• _Work to complete_: Locate each line in the rows below that contains the string "shirt" and copy every such line in full. The match is case-sensitive.

• _Dataset records_:
----------

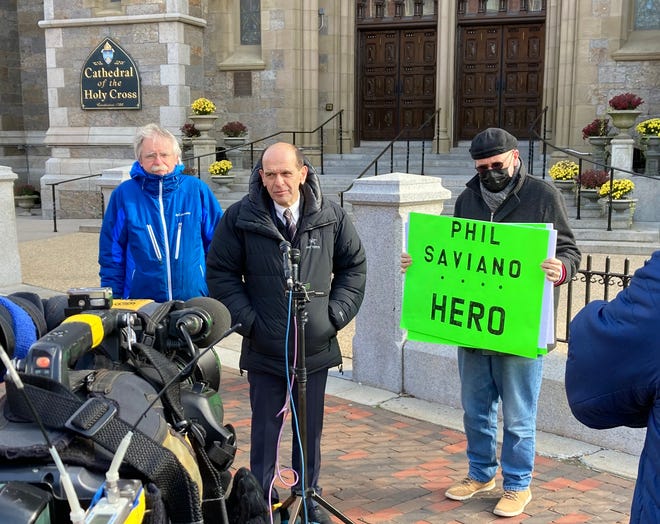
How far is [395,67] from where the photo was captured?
18.1m

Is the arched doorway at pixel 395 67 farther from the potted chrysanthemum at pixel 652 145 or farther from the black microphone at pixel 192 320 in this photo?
the black microphone at pixel 192 320

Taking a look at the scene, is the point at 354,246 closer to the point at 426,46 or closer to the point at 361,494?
the point at 361,494

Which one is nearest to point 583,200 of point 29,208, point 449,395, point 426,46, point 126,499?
point 426,46

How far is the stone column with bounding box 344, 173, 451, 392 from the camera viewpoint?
226 inches

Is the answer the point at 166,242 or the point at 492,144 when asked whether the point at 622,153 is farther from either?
the point at 166,242

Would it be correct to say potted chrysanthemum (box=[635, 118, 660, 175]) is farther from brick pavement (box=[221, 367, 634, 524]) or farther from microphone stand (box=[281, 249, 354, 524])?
microphone stand (box=[281, 249, 354, 524])

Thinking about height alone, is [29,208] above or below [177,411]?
below

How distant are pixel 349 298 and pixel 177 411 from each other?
6.10ft

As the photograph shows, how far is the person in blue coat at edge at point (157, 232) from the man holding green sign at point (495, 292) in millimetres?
1211

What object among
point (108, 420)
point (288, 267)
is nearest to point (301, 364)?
point (288, 267)

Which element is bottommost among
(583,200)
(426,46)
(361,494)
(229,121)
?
(361,494)

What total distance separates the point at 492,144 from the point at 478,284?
0.72 m

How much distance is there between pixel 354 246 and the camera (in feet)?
12.4

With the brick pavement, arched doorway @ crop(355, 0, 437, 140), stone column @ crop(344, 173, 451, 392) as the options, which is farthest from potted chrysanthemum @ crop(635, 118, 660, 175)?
the brick pavement
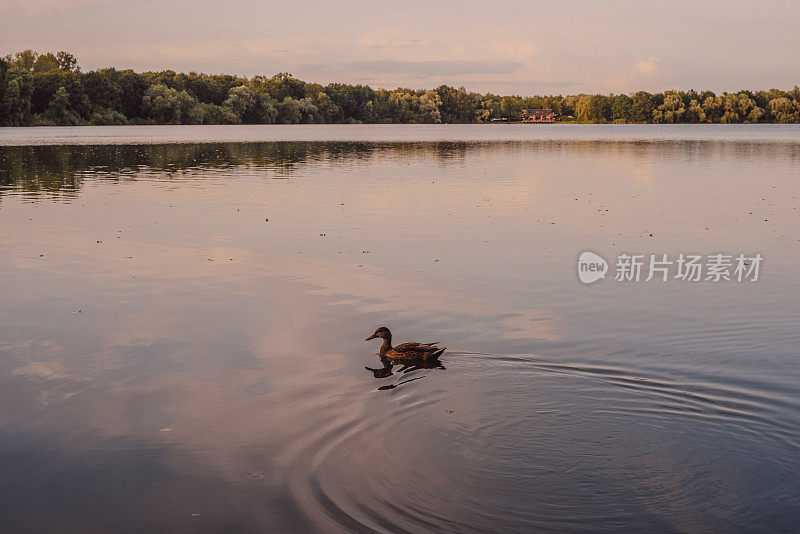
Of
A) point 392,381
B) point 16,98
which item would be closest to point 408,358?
point 392,381

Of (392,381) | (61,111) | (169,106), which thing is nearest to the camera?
(392,381)

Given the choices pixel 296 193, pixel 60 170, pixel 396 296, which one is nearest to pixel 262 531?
pixel 396 296

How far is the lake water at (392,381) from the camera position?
870 cm

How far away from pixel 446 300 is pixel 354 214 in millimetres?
14679

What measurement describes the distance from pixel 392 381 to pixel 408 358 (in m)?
0.58

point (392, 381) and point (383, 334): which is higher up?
point (383, 334)


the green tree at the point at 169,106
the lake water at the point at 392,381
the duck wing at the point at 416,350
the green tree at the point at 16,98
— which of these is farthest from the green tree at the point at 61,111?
the duck wing at the point at 416,350

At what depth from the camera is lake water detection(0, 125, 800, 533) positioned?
870 centimetres

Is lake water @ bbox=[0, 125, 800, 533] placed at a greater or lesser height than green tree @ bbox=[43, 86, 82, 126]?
lesser

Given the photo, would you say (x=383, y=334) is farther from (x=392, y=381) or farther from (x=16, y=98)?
(x=16, y=98)

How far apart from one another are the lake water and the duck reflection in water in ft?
0.58

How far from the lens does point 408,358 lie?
13094 millimetres

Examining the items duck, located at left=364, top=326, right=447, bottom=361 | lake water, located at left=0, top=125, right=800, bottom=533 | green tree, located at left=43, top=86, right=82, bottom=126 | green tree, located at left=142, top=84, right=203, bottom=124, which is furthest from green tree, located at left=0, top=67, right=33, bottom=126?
duck, located at left=364, top=326, right=447, bottom=361

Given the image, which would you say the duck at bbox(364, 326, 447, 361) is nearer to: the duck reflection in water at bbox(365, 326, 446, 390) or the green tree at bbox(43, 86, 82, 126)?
the duck reflection in water at bbox(365, 326, 446, 390)
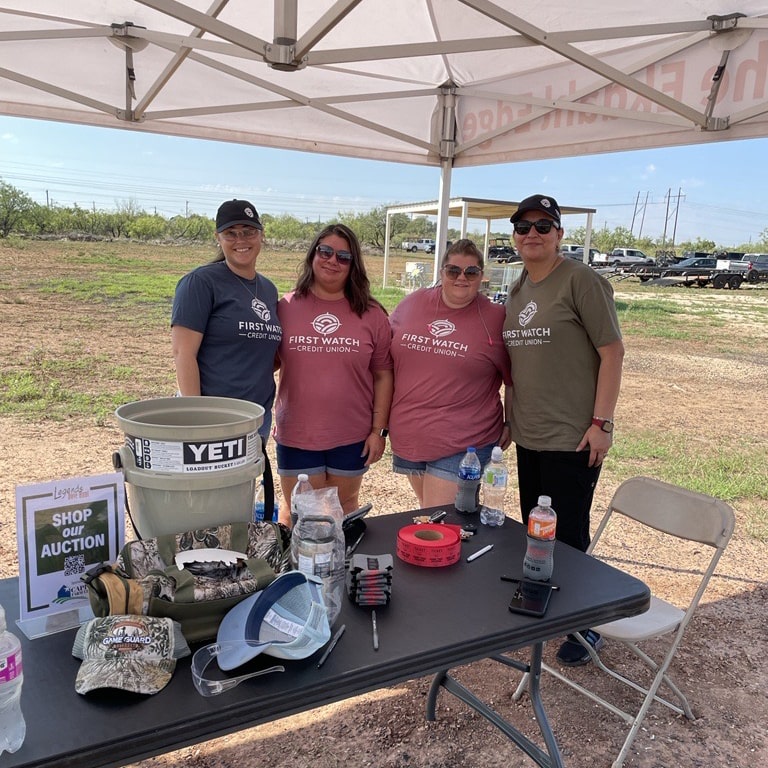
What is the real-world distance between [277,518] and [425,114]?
8.72 ft

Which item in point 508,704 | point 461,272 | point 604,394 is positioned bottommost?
point 508,704

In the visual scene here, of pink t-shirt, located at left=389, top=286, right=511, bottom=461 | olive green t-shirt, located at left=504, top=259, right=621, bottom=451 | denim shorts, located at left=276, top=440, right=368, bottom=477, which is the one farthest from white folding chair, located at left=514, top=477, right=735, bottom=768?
denim shorts, located at left=276, top=440, right=368, bottom=477

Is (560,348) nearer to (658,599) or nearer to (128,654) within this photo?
(658,599)

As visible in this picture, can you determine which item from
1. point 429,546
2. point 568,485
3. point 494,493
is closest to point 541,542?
point 429,546

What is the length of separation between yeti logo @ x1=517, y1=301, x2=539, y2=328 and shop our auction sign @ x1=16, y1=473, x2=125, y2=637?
171cm

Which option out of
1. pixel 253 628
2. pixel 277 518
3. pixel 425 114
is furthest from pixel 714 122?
pixel 253 628

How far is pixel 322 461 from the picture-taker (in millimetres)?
2797

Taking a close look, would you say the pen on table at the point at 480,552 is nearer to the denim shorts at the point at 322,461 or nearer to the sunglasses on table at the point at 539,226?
the denim shorts at the point at 322,461

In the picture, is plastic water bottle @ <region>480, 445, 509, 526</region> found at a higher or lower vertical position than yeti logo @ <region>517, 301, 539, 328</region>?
lower

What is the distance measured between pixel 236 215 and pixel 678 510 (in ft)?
7.02

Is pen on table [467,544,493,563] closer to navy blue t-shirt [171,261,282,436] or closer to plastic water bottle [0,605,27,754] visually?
navy blue t-shirt [171,261,282,436]

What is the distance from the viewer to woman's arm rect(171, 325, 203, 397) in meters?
2.45

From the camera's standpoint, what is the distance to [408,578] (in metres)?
1.78

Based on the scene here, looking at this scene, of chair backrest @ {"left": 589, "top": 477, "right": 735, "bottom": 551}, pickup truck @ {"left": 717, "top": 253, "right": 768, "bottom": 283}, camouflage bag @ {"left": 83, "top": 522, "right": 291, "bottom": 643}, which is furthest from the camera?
pickup truck @ {"left": 717, "top": 253, "right": 768, "bottom": 283}
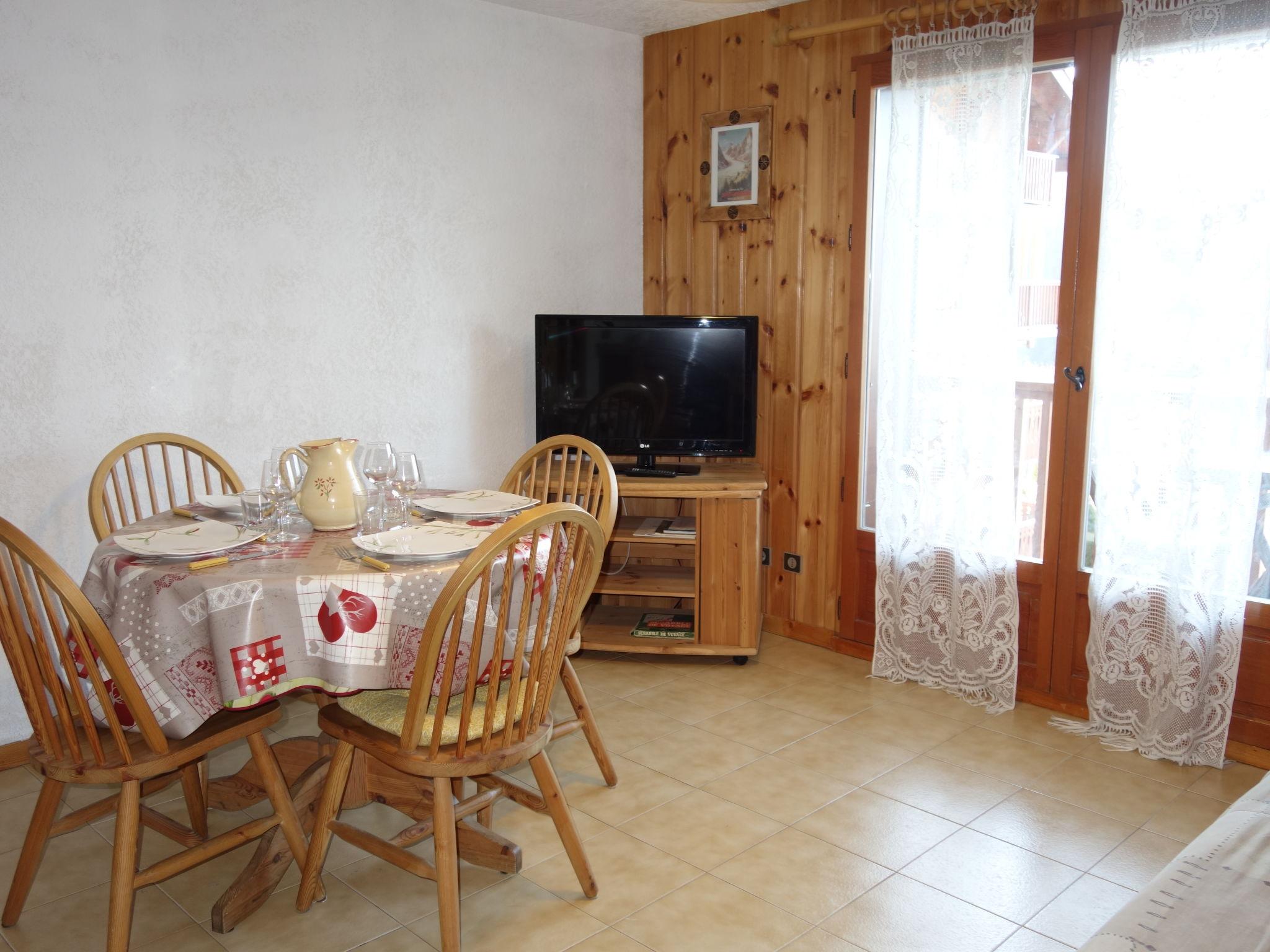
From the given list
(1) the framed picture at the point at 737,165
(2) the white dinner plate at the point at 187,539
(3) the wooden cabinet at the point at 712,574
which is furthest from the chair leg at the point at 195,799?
(1) the framed picture at the point at 737,165

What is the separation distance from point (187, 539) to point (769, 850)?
152cm

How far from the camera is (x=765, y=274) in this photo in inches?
160

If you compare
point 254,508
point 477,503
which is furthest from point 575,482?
point 254,508

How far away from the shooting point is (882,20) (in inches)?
137

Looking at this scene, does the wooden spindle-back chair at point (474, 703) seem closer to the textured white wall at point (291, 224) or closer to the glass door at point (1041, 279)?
the textured white wall at point (291, 224)

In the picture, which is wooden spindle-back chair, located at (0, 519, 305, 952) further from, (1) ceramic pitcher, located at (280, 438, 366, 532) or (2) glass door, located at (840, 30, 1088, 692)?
(2) glass door, located at (840, 30, 1088, 692)

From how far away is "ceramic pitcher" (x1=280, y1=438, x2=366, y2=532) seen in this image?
7.90ft

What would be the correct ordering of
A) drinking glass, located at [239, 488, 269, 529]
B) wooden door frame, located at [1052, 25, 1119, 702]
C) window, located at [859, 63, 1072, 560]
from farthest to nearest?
window, located at [859, 63, 1072, 560]
wooden door frame, located at [1052, 25, 1119, 702]
drinking glass, located at [239, 488, 269, 529]

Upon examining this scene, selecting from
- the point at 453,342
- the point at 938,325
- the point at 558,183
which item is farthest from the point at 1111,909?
the point at 558,183

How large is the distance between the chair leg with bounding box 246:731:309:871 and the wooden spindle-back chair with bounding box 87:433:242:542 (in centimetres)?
83

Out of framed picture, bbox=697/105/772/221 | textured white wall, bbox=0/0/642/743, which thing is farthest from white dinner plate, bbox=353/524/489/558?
framed picture, bbox=697/105/772/221

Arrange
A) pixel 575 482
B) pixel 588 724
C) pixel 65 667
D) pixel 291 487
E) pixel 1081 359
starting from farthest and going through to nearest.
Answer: pixel 1081 359 < pixel 575 482 < pixel 588 724 < pixel 291 487 < pixel 65 667

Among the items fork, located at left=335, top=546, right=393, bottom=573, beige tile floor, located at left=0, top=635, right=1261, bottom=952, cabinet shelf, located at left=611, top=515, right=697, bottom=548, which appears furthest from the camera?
cabinet shelf, located at left=611, top=515, right=697, bottom=548

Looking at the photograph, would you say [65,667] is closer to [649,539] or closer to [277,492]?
[277,492]
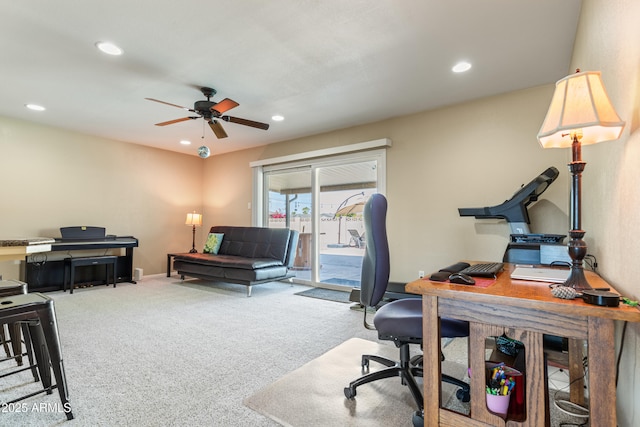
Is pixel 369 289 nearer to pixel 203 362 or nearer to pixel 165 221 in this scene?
pixel 203 362

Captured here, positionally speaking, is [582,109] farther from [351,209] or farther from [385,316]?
[351,209]

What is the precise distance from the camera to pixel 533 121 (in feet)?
10.6

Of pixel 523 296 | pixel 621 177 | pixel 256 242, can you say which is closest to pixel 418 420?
pixel 523 296

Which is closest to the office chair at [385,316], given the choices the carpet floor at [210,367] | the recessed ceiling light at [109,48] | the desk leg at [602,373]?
the carpet floor at [210,367]

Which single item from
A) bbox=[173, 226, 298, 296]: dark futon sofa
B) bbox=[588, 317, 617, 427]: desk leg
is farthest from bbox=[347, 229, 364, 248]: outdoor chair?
bbox=[588, 317, 617, 427]: desk leg

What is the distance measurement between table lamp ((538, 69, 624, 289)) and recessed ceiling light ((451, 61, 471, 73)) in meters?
1.80

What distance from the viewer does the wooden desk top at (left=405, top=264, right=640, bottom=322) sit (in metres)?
0.94

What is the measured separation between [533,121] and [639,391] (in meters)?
2.90

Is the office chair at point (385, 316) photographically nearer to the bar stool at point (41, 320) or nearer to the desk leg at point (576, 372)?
the desk leg at point (576, 372)

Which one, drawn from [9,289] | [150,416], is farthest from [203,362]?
[9,289]

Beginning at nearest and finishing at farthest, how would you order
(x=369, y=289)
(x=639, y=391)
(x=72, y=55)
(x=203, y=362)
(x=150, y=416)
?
(x=639, y=391) → (x=150, y=416) → (x=369, y=289) → (x=203, y=362) → (x=72, y=55)

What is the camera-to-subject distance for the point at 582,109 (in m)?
1.12

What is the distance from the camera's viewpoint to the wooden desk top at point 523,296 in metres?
0.94

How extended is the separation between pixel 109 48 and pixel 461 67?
304cm
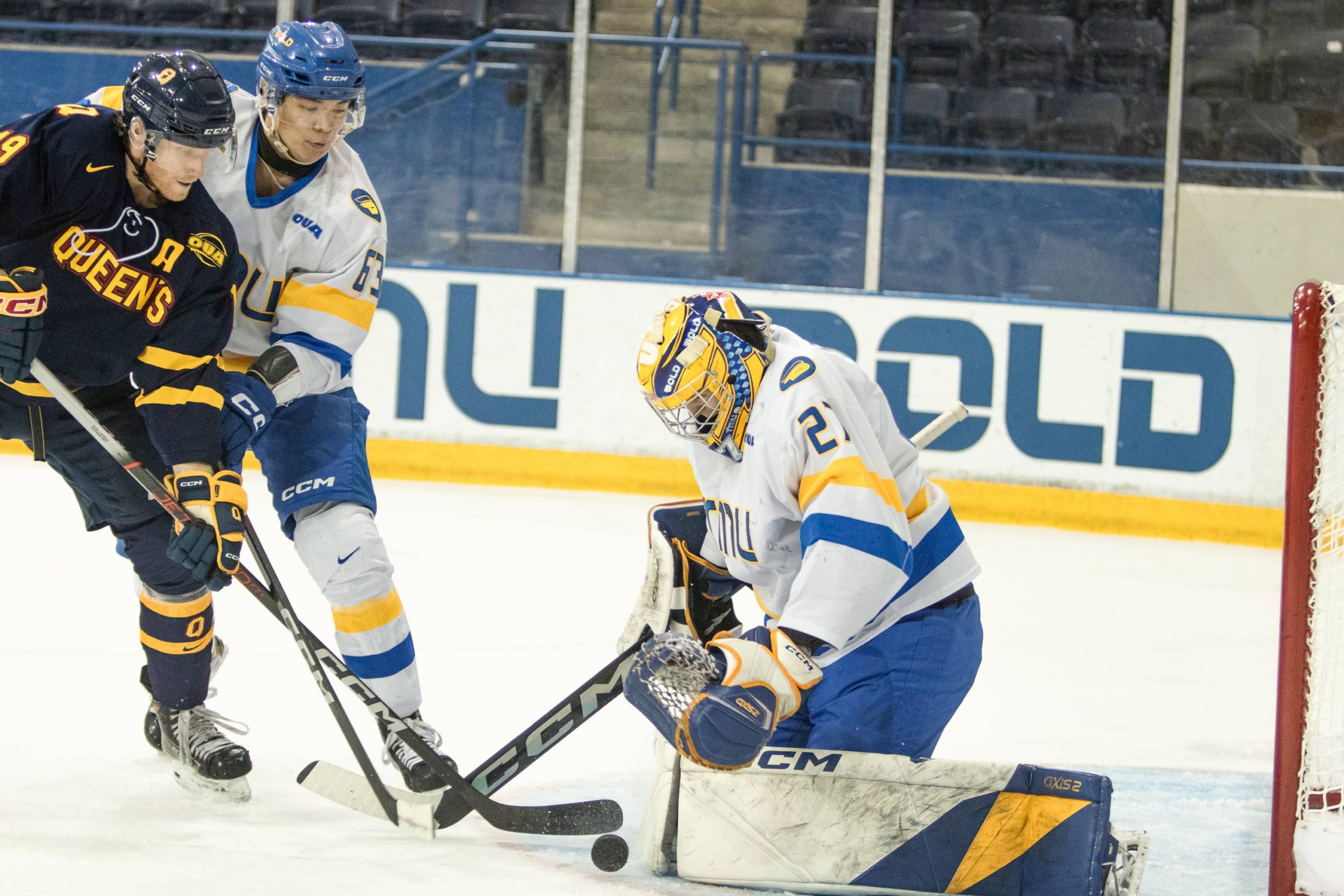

----------

• _Solution_:
In the visual scene here, of pink t-shirt, located at left=389, top=286, right=511, bottom=461 | olive green t-shirt, located at left=504, top=259, right=621, bottom=451 | denim shorts, located at left=276, top=440, right=368, bottom=477, which is the one farthest from white folding chair, located at left=514, top=477, right=735, bottom=768?
Is pen on table [467,544,493,563] closer to navy blue t-shirt [171,261,282,436] or closer to plastic water bottle [0,605,27,754] visually?
navy blue t-shirt [171,261,282,436]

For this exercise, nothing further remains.